Now, researchers think they've found a measurement that will help doctors assess whether a patient will emerge from a coma.

“Coma is one of the most dreaded conditions,” Dr. Romer Geocadin, professor of neurology at The Johns Hopkins University School of Medicine and senior author of the new study, told Discovery News. “When patients are non-responsive from a traumatic brain injury or a stroke or tumor, for decades there’s been no real reliable marker of which patients will wake up.”

In fact, there are more reliable markers of which patients will do poorly, the researchers said.

“It’s been a one-way street,” Geocadin said.

That gave the researchers an idea: Using one of the most well-known tests for poor outcomes, they decided to test the reverse. In 1986, Dr. Allan Ropper discovered that a shift of the brain from its usual midline position is associated with loss of consciousness and poor outcome. Geocadin and lead author Robert Kowalski, a principal investigator at Craig Hospital in Englewood, Colorado, which specializes in spinal cord injury and traumatic brain injury, decided to measure whether patients whose brains shifted back toward midline had a better prognosis.

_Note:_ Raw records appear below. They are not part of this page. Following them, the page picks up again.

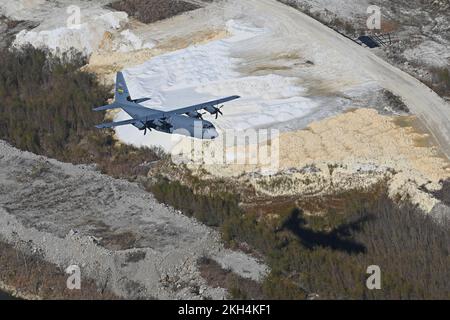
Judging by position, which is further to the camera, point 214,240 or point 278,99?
point 278,99

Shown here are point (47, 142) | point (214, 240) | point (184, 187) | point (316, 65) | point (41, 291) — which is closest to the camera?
point (41, 291)

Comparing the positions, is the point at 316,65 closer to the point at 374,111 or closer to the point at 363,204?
the point at 374,111

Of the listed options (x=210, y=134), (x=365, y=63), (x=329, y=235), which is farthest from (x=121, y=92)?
(x=365, y=63)

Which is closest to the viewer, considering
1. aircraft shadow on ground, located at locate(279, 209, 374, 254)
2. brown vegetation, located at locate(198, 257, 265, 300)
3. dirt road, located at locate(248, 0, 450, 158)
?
brown vegetation, located at locate(198, 257, 265, 300)

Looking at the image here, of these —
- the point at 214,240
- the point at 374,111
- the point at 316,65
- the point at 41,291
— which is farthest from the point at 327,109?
the point at 41,291

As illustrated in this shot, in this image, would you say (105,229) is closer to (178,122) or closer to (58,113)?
(178,122)

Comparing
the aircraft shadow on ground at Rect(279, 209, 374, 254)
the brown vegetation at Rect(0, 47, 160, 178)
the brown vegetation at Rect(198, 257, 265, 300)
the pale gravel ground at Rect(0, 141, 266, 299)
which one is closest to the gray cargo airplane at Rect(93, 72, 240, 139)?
the brown vegetation at Rect(0, 47, 160, 178)

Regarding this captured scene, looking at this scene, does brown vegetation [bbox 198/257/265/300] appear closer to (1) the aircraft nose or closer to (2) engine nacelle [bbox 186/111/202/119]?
(1) the aircraft nose

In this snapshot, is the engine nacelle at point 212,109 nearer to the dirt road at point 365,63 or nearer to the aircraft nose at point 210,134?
the aircraft nose at point 210,134
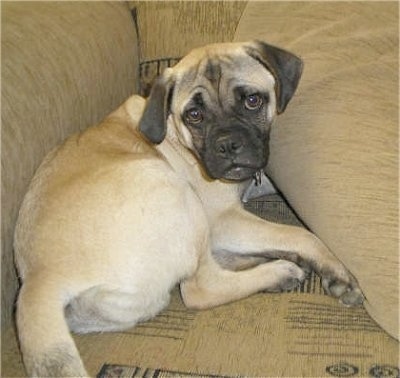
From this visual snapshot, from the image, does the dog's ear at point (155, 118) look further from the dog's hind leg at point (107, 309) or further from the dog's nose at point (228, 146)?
the dog's hind leg at point (107, 309)

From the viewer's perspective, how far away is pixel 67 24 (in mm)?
2770

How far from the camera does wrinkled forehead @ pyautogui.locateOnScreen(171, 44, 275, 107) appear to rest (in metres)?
2.45

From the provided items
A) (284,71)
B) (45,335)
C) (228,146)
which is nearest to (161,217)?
(228,146)

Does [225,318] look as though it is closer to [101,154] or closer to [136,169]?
[136,169]

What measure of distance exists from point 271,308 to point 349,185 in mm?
477

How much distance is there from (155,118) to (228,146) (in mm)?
307

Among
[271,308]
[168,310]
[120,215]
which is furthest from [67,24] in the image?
[271,308]

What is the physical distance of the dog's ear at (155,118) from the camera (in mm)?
2396

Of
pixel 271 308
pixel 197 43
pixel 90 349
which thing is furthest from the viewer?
pixel 197 43

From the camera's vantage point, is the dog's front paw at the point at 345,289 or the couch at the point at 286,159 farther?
the dog's front paw at the point at 345,289

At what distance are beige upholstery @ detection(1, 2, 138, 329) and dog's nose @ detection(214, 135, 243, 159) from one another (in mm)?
643

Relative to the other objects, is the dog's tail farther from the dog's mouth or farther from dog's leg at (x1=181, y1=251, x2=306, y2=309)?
the dog's mouth

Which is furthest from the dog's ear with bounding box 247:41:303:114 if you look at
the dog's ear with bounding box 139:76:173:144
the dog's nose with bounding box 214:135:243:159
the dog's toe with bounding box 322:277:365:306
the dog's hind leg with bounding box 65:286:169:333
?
the dog's hind leg with bounding box 65:286:169:333

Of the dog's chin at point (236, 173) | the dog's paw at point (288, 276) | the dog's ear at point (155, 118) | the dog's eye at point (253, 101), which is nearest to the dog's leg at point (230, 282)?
the dog's paw at point (288, 276)
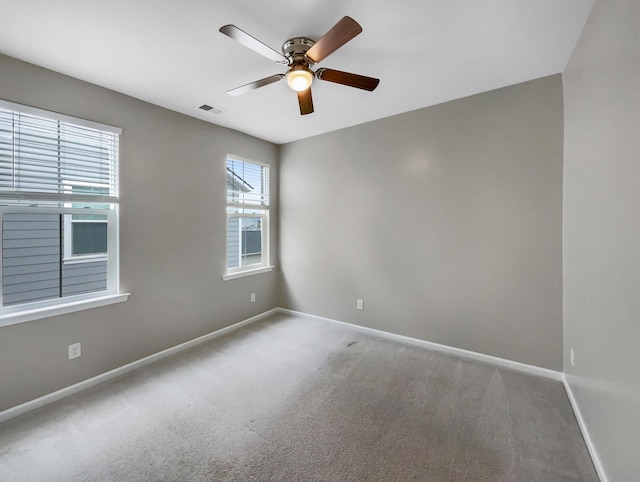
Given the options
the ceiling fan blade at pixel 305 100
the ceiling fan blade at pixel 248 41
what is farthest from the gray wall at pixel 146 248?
the ceiling fan blade at pixel 248 41

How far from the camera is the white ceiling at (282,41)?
1547mm

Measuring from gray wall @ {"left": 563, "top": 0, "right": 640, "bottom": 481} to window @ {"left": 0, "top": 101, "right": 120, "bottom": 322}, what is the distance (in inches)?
140

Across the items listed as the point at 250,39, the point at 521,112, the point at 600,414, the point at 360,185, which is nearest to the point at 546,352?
the point at 600,414

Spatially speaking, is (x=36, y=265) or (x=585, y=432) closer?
(x=585, y=432)

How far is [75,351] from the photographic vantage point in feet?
7.30

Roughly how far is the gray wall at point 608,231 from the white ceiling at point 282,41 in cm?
39

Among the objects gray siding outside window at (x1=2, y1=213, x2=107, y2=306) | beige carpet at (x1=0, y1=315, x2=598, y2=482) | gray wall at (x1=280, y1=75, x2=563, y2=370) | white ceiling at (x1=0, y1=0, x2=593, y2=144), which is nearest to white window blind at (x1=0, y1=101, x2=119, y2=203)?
gray siding outside window at (x1=2, y1=213, x2=107, y2=306)

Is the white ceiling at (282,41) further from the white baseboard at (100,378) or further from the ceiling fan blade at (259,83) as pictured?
the white baseboard at (100,378)

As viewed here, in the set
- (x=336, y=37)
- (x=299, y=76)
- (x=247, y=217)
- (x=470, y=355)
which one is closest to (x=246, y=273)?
(x=247, y=217)

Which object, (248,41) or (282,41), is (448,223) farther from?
(248,41)

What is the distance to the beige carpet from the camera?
59.4 inches

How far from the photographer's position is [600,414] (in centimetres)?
148

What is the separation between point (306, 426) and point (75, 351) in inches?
80.2

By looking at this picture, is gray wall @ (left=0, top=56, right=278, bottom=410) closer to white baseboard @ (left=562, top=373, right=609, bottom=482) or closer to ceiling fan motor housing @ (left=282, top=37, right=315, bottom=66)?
ceiling fan motor housing @ (left=282, top=37, right=315, bottom=66)
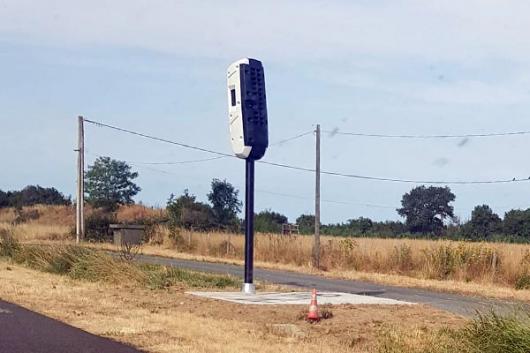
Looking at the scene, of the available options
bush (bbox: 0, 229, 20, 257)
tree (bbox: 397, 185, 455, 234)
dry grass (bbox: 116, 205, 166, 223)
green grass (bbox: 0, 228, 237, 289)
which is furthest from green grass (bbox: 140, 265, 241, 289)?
tree (bbox: 397, 185, 455, 234)

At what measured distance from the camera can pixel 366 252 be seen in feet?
128

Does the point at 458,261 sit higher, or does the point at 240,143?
the point at 240,143

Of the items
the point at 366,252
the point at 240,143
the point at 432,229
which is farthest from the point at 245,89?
the point at 432,229

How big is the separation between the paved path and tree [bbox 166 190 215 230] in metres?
47.0

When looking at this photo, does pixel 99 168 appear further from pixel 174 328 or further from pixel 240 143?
pixel 174 328

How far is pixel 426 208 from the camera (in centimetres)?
8300

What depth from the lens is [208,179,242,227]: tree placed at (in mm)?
75688

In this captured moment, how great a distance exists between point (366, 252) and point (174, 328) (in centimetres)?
2499

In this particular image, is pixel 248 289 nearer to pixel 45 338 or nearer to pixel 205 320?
pixel 205 320

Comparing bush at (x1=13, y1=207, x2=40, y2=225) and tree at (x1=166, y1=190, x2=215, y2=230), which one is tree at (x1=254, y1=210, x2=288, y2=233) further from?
bush at (x1=13, y1=207, x2=40, y2=225)

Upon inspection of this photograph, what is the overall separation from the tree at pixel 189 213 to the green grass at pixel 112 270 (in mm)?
33839

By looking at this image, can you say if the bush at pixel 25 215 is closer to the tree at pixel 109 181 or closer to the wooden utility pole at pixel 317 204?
the tree at pixel 109 181

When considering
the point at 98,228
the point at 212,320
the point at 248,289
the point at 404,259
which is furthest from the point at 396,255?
the point at 98,228

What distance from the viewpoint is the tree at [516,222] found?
225 feet
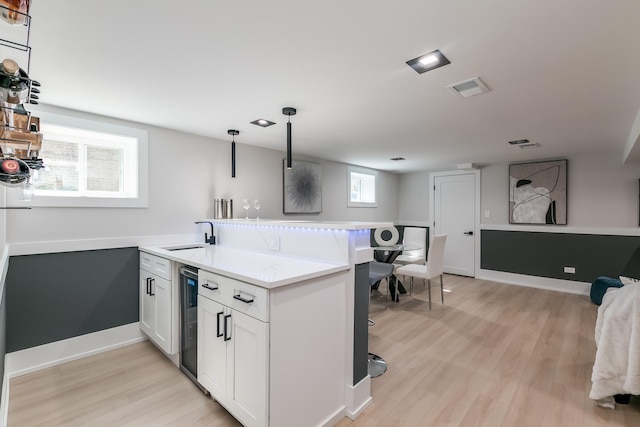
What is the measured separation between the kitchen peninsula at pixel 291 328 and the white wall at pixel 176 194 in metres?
1.16

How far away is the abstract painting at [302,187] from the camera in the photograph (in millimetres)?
4539

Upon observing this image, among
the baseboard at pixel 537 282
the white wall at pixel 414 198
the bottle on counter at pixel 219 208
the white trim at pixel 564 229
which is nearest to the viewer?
the bottle on counter at pixel 219 208

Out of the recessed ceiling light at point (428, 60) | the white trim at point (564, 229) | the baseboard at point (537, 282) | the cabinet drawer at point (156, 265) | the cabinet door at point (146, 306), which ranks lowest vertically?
the baseboard at point (537, 282)

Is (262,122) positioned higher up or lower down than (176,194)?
higher up

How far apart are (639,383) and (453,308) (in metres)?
2.13

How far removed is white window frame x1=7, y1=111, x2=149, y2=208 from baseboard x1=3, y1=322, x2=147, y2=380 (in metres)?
1.22

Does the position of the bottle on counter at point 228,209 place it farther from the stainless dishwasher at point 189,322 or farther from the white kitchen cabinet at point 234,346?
the white kitchen cabinet at point 234,346

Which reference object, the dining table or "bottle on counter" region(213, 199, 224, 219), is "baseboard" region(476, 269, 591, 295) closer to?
the dining table

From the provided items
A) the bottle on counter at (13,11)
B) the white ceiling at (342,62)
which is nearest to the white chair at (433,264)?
the white ceiling at (342,62)

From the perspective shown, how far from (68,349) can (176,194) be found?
1.72 m

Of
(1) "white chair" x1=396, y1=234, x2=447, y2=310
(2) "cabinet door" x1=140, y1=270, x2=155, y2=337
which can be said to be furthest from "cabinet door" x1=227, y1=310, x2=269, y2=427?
(1) "white chair" x1=396, y1=234, x2=447, y2=310

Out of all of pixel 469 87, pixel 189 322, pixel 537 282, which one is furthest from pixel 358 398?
pixel 537 282

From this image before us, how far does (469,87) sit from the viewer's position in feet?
7.09

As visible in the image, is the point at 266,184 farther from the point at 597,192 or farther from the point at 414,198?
the point at 597,192
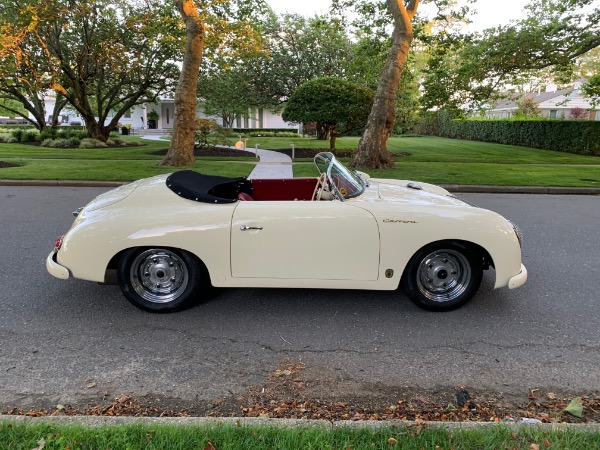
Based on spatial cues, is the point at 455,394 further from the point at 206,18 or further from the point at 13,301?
the point at 206,18

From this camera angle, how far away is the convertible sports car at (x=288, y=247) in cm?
375

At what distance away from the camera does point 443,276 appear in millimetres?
3980

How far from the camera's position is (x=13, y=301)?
4211 mm

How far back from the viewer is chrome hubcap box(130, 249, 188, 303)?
388cm

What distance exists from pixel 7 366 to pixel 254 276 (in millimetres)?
1793

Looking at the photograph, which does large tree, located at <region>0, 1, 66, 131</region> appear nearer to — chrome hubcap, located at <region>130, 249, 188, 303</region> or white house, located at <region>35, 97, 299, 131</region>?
chrome hubcap, located at <region>130, 249, 188, 303</region>

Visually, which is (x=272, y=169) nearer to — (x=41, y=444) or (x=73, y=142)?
(x=41, y=444)

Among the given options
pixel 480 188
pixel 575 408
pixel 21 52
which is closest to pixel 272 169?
pixel 480 188

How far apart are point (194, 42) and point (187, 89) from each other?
4.60 ft

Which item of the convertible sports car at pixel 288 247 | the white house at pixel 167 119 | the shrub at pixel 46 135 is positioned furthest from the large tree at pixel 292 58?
the convertible sports car at pixel 288 247

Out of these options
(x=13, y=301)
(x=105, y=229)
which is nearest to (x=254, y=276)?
(x=105, y=229)

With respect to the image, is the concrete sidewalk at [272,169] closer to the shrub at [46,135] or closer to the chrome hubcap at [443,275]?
the chrome hubcap at [443,275]

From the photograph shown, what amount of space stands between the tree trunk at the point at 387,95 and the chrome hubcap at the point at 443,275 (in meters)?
11.2

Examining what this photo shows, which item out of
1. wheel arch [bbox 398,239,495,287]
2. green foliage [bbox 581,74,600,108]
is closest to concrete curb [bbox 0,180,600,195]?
wheel arch [bbox 398,239,495,287]
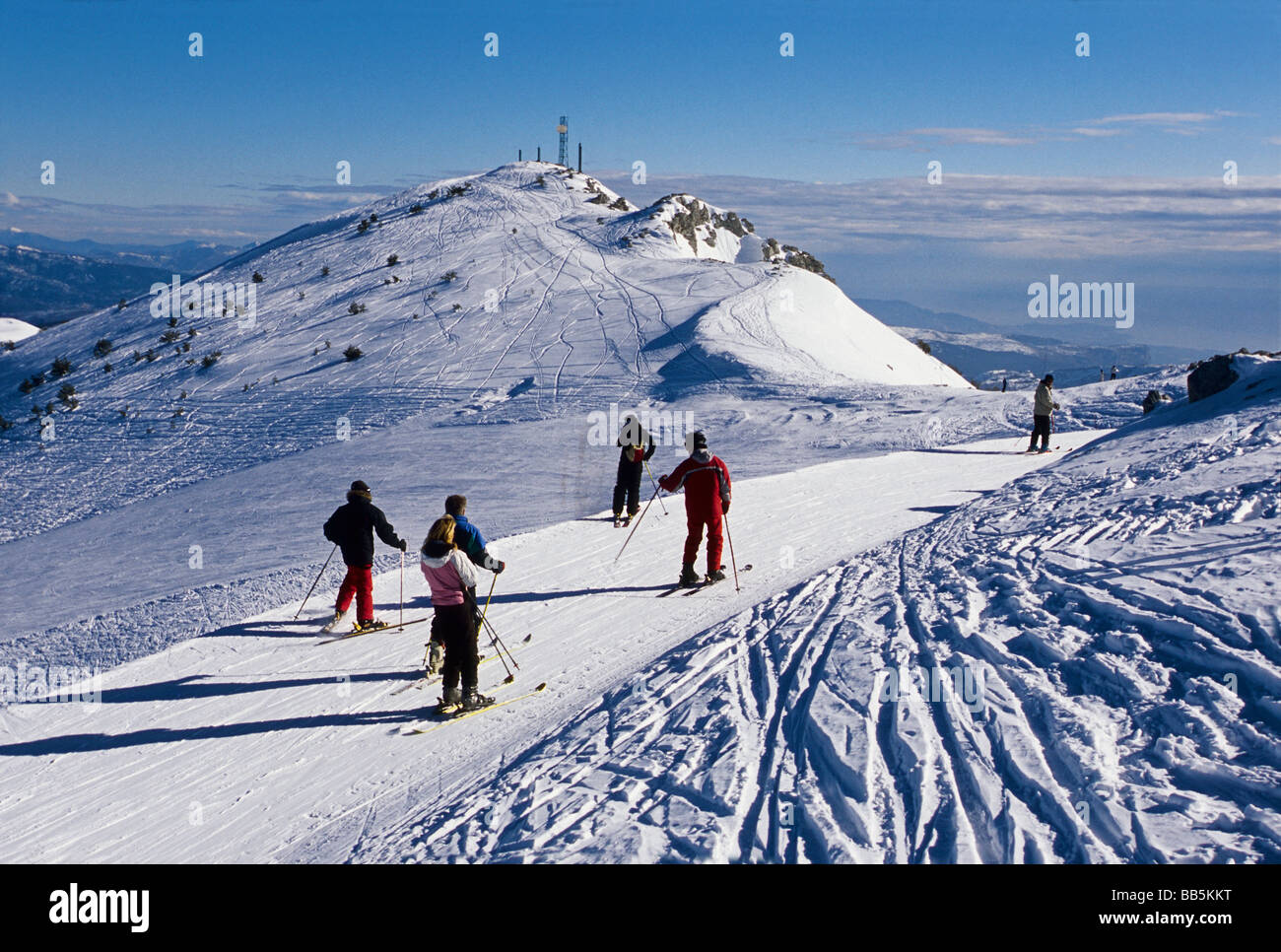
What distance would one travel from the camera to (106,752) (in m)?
7.19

“No one had really looked at the converse; that's what we did,” Kowalski told Discovery News.

Bryan Young, professor emeritus in the neurology department at Western University in Ontario, Canada, who was not involved in the research, called the idea to follow up on Ropper's work "simple but brilliant."

Using a year’s worth of data from new coma patients at the Neurosciences Critical Care Unit at The Johns Hopkins Hospital, the researchers not only discovered a strong association between deviation from normal brain symmetry and emerging from coma, but they were also able to pinpoint a measurement (6 millimeters) at which the association seemed to indicate improved outcome.

“The message is to (consider more than) one factor in trying to give a prognosis to a patient's family and approach to therapy,” Kowalski said. “When a patient comes in who is comatose, (clinicians can consider this and other factors in determining) what are the chances they will wake up and what should we do therapeutically?” Kowalski said.